=== Extract ===

With the limited stability of 3 in basic media, structural analysis by X-ray diffraction has not been possible.⁴⁵ Thus, the EXAFS data described here provide the first Mn–ligand bond lengths for 3. The Fourier-transformed EXAFS spectrum of 3 exhibits a sharp peak centered at R′ ≈ 1.7 Å with a shoulder at ∼2.0 Å and weaker features at 2.3, 2.6, and 3.2 Å (Figure 2C). The first coordination sphere of 3 is best fit with three shells of N/O atoms at distances of 1.71 (one O scatterer), 1.84 (one O scatterer), and 2.11 Å (four N scatterers). The shells at 1.71 and 1.84 Å are best fit with one oxygen atom each, corresponding to the oxo and hydroxo ligands, respectively. Fits with only a single shell of two O atoms resulted in a Mn–O distance of 1.77 Å with an unreasonably high Debye–Waller factor (8.11 × 10^–3 Ų; Fit 1 in Table 1). The EXAFS data for 3 also require two Mn···C shells at 2.88 and 3.02 Å (4 and 6 C atoms, respectively).

Metric parameters from the EXAFS data of 3 are in good agreement with a structure derived from DFT computations (Table 2).¹⁸ The DFT-optimized structure of 3 features a Mn=O distance of 1.682 Å, slightly shorter than the EXAFS-determined distance of 1.71 Å. The short Mn=O distance in 3, as compared to the Mn–OH distances in 2, is indicative of the expected Mn=O double-bond character and is consistent with Mn^IV=O bond lengths observed for other Mn(IV) centers with terminal oxo ligands (1.673–1.706 Å by DFT computations; 1.69 Å from EXAFS analysis).^10,15,16,20 The computed 1.838 Å Mn–OH bond length in 3 is in excellent agreement with the EXAFS-determined distance (1.84 Å). The DFT-computed model of 3 shows a longer Mn–N distance trans to the oxo ligand (2.261 Å), an expected outcome of the strong donating ability of the oxo ligand. However, the EXAFS data for 3 are best fit with only a single shell of N scatterers, and thus, this computational prediction is not directly verifiable.

=== Recorded data ===

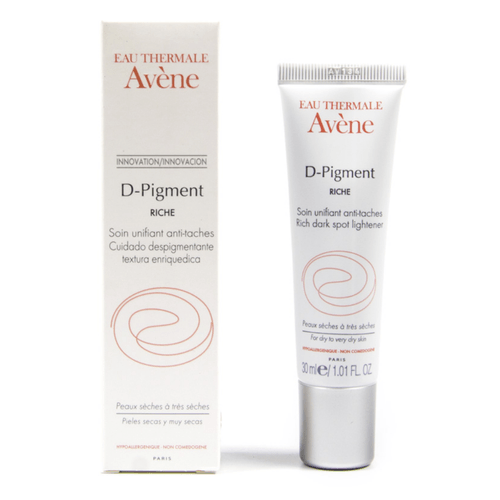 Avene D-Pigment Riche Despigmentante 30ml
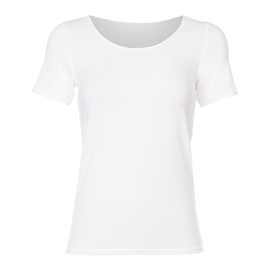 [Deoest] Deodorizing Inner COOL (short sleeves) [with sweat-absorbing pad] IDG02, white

===

* [Goal of the exercise]
Answer these questions from the EXAFS passage, one answer per line:
(a) What Mn–O distance came from fits using only a single shell of two O atoms?
(b) What Mn=O distance does the DFT-optimized structure of 3 give?
(c) Why can't the predicted longer Mn–N distance trans to the oxo ligand be verified directly?

* [Response area]
(a) 1.77 Å.
(b) 1.682 Å.
(c) The EXAFS data for 3 are best fit with only a single shell of N scatterers.